1)
Aït-Ahmed, automne 1962
Attablé
au café Davos, dans mon village de Rio-Salado, je lis le journal
Alger républicain qui rend compte des débats à l'assemblée
constituante. Cette dernière -comme s'il n'y avait rien de plus
urgent à faire !-, était saisie d'un projet de loi visant à
interdire le PCA. C'est Ahmed ben Mahjoub ben M'barek (alias
Benbella) qui en était à l'initiative. Un seul député osa refuser
cette interdiction -Aït-Ahmed- et prit la parole pour ce faire. Un
homme, un seul, avait eu le simple courage d'exprimer une opinion en
porte-à-faux avec le lâche unanimisme du troupeau bêlant. Ce qui
n'empêchera pas, hélas, le PCA de rejoindre le troupeau bêlant du
FLN en se sabordant (1964). Il faut imaginer la tête de Aït-Ahmed !
2)
Aït-Ahmed, automne 1964
Attablé
à la terrasse d'un café du square Bresson (à Alger), je lis sur
Alger rep le compte-rendu de la capture de Aït-Ahmed dans son
maquis de Kabylie. Lui aussi -que je prenais pour un politique
civilisé- avait succombé à l'appel des sirènes de la violence
primaire !
[Pour
la petite histoire, j'étais venu à Alger pour me présenter à
l'examen d'entrée à l'ENS. L'école devait ouvrir cette année-là ;
en tant qu'enseignant titulaire (prof au CEG de mon village), j'avais
été informé par l'académie que, à condition de réussir à
l'examen, je serais considéré comme en détachement avec maintien
de mon salaire. Une fois l'épreuve de français passée (un sujet de
dissertation sur Balzac et le roman réaliste), je voulus aller
visiter l'école. Là, surprise : au secrétariat de la fac
centrale, on m'apprit que l'école n'était pas prête, que les
futurs élèves seraient logés dans les cités universitaires. Je
notai qu'il n'y avait même pas un embryon d'administration
spécifique. Une ENS virtuelle, en somme. Soutien de famille, je ne
pouvais me permettre de rester des mois sans salaire. Je renonçai
donc à l'ENS fantomatique. Comme je renoncerai, pour les mêmes
raisons, à quitter le pays pour Paris où mon cousin -employé à la
BNCI, boulevard des Italiens- m'attendait avec promesse d'embauche
ferme dans cette banque. C'est qu'en cette année 64, le triomphe de
Benbella (que j'abhorrais), ajouté au régionalisme d'Aït-Ahmed et
à l'autosabordage du PCA, m'avaient désespéré de l'avenir
politique de l'Algérie. La situation de ma mère –sans ressources,
la guerre nous ayant complètement ruinés- et celle de ma soeur,
veuve d'un combattant de l'ALN de l'intérieur, avec 4 enfants à
charge [aujourd'hui, un village nouveau, non loin de notre douar, El
Messaada, porte le nom de mon beau-frère, Aïssaoui Bouziane]

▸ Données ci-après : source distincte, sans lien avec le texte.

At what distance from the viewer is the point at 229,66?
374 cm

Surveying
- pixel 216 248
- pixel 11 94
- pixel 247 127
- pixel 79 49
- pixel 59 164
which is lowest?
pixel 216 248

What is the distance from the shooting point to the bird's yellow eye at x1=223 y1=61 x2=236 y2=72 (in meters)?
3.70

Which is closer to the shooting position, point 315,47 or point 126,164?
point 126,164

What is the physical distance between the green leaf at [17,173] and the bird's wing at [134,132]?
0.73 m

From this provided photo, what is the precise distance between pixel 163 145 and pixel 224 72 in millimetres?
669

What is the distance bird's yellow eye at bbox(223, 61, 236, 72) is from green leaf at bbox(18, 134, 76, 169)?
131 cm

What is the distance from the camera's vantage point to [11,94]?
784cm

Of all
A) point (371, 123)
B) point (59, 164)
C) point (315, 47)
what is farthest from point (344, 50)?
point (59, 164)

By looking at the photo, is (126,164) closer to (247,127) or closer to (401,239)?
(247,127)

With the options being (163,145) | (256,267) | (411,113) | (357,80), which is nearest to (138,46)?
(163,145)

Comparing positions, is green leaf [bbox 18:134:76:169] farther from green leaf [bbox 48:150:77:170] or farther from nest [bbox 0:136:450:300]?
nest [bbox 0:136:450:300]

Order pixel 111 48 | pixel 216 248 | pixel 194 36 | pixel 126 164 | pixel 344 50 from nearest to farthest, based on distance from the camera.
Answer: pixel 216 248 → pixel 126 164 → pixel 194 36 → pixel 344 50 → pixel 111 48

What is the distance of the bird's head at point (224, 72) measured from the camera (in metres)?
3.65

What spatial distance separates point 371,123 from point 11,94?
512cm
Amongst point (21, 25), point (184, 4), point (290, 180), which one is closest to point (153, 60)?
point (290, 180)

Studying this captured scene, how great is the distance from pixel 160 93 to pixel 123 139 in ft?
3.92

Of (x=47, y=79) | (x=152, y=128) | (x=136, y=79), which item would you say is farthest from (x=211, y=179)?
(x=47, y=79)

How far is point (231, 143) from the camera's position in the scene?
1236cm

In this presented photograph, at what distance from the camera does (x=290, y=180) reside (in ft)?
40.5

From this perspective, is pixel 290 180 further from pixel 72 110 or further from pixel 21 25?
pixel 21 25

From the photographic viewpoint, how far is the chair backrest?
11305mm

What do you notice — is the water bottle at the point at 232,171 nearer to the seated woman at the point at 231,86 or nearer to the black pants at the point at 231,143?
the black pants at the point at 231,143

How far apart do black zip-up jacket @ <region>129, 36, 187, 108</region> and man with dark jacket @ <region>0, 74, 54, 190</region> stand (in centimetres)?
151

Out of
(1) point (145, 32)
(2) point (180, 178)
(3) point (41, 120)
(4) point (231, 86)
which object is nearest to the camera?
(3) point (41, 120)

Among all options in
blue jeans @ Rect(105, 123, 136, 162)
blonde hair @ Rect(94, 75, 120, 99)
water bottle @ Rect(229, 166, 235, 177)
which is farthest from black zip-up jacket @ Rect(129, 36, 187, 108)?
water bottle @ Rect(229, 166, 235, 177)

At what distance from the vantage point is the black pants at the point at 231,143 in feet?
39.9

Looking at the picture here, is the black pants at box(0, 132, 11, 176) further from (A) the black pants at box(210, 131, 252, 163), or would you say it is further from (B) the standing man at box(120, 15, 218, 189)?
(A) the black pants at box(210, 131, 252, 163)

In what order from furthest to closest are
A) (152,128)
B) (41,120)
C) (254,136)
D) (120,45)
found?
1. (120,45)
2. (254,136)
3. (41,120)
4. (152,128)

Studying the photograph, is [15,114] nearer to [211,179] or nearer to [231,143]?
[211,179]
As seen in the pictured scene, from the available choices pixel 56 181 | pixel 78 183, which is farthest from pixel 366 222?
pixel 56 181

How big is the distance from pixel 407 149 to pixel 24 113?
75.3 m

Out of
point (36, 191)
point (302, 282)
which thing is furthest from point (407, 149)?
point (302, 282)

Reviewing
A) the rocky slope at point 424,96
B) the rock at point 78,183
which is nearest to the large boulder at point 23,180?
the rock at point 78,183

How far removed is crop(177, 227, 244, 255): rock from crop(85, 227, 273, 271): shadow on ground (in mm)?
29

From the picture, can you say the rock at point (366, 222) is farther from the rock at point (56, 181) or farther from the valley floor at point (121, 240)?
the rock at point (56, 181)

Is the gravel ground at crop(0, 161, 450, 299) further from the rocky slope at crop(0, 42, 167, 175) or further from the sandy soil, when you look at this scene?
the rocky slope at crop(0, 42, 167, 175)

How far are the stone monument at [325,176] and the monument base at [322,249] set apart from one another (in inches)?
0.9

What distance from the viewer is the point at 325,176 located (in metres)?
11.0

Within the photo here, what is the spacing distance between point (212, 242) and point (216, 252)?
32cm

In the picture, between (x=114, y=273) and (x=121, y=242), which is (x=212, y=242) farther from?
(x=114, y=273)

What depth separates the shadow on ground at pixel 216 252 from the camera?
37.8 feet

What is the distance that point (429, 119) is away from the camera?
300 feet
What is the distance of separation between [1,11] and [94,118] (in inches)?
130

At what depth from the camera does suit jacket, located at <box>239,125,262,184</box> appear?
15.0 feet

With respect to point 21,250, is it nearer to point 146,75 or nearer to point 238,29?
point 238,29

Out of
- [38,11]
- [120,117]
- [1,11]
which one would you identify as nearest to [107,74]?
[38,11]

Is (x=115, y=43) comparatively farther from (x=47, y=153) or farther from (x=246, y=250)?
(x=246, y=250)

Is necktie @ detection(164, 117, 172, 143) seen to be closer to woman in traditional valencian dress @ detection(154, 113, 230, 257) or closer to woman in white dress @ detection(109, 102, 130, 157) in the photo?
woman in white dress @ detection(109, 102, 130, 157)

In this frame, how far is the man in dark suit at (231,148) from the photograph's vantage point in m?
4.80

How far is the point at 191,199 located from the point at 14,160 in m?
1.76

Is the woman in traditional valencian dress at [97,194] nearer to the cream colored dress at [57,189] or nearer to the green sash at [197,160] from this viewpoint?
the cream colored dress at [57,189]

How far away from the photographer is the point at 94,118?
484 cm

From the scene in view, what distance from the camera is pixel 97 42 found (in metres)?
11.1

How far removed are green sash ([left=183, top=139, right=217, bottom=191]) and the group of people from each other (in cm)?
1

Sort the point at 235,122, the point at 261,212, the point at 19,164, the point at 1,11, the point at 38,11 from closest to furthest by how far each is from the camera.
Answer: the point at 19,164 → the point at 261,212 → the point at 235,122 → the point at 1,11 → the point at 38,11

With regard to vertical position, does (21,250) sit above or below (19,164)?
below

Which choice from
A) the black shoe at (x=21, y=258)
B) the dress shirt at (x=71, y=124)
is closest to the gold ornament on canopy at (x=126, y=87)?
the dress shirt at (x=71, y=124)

m'interdisaient de penser à moi-même.]
3)
Aït-Ahmed, décembre 1991
Entre
les deux tours des soi-disant élections législatives, une marche
est organisée à Alger, à l'appel de différents partis et
personnalités dits « démocratiques ». La manifestation,
qui regroupa quelque 300 000 marcheurs, fut une indéniable réussite.

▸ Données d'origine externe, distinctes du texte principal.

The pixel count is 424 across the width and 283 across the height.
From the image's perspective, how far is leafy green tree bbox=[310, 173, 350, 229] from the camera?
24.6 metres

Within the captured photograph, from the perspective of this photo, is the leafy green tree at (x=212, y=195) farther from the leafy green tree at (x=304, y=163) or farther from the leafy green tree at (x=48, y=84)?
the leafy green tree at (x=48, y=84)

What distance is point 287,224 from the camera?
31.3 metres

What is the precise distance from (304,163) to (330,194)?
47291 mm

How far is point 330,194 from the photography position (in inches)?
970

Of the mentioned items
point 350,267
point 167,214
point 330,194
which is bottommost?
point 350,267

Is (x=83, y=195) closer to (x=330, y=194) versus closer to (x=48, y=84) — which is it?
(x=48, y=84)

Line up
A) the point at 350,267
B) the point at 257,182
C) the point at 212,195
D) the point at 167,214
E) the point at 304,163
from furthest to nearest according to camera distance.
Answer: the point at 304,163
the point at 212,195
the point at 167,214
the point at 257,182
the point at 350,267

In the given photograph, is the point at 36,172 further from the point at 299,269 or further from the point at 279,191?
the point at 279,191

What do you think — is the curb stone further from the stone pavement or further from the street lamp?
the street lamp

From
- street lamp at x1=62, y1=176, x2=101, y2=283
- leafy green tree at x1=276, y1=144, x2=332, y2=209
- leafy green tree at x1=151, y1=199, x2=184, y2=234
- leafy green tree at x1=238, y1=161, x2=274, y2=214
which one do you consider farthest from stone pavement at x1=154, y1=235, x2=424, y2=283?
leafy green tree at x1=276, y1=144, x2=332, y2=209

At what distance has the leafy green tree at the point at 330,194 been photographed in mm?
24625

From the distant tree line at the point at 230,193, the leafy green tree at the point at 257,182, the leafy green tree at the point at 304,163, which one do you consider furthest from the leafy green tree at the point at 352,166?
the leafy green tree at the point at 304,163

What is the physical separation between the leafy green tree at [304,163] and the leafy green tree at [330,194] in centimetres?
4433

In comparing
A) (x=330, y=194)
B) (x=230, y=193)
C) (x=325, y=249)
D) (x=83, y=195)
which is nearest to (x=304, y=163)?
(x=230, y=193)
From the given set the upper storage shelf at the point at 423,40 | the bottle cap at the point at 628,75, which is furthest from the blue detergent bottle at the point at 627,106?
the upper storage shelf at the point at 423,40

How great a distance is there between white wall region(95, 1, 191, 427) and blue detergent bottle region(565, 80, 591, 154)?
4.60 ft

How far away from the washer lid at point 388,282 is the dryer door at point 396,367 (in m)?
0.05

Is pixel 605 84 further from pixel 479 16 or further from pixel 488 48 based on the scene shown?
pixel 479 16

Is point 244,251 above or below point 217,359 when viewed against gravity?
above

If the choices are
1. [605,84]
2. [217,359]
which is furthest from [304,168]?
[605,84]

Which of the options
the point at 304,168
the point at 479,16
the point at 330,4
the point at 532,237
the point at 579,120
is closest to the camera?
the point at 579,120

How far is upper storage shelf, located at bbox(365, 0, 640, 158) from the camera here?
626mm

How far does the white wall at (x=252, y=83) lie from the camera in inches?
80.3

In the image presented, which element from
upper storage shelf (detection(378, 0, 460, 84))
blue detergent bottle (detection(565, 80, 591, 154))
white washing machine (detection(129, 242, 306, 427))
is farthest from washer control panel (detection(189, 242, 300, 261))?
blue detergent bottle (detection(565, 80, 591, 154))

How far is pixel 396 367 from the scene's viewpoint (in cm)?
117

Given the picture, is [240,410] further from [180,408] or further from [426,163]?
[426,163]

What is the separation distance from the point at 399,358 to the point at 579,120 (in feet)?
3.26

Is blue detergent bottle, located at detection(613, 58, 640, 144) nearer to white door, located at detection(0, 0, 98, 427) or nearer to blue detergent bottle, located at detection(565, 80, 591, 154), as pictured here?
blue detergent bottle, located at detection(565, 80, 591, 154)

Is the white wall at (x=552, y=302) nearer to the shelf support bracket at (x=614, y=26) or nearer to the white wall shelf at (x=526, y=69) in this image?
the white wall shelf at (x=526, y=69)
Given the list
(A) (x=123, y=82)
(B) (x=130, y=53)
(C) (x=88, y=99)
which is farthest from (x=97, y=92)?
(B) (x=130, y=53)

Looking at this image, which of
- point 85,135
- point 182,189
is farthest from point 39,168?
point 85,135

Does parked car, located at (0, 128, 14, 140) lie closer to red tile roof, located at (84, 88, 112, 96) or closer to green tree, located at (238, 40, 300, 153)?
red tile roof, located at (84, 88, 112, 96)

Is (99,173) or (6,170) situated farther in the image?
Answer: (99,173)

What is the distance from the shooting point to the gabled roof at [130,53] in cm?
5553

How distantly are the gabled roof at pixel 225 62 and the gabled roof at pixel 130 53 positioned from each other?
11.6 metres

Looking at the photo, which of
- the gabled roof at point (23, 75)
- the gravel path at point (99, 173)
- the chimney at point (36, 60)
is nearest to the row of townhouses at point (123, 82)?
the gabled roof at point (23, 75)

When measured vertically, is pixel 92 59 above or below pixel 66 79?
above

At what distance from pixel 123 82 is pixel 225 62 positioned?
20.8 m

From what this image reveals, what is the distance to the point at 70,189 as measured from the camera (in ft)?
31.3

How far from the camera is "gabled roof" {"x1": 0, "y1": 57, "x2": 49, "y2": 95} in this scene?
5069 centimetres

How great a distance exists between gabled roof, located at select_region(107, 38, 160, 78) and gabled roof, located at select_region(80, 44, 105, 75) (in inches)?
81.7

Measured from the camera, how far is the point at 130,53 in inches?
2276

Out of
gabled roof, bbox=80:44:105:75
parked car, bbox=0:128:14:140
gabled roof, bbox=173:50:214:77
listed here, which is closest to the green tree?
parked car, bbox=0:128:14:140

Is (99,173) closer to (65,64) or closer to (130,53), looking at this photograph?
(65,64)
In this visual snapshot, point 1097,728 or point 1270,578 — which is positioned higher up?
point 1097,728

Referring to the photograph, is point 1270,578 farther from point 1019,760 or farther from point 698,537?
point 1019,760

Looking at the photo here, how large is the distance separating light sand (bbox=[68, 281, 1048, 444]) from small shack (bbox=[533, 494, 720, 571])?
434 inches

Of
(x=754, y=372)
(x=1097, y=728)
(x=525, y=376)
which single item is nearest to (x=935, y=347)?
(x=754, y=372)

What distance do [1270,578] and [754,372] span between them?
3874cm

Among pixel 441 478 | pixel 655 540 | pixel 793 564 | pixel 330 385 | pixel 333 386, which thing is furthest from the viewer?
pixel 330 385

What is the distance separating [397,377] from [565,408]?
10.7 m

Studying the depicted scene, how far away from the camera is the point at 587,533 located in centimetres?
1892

On en attribua le mérite au seul Aït-Ahmed et à son mot d'ordre :
« Ni Etat policier, ni république intégriste ».
Si le mot d'ordre était clairement un sophisme (la république
intégriste n'est-elle pas, elle aussi, un Etat policier?), on ne
voulait y voir que le rejet de l'alternative FLN/FIS.
Au
Champ de manœuvres, je croisai le coordinateur de ce qui restait du
PAGS -i.e. presque rien. On se salua. Après s'être interrogé sur
les intentions réelles de AA, il me dit, au mot près : « De
toute façon, les patriotes vont les (i.e. les islamistes)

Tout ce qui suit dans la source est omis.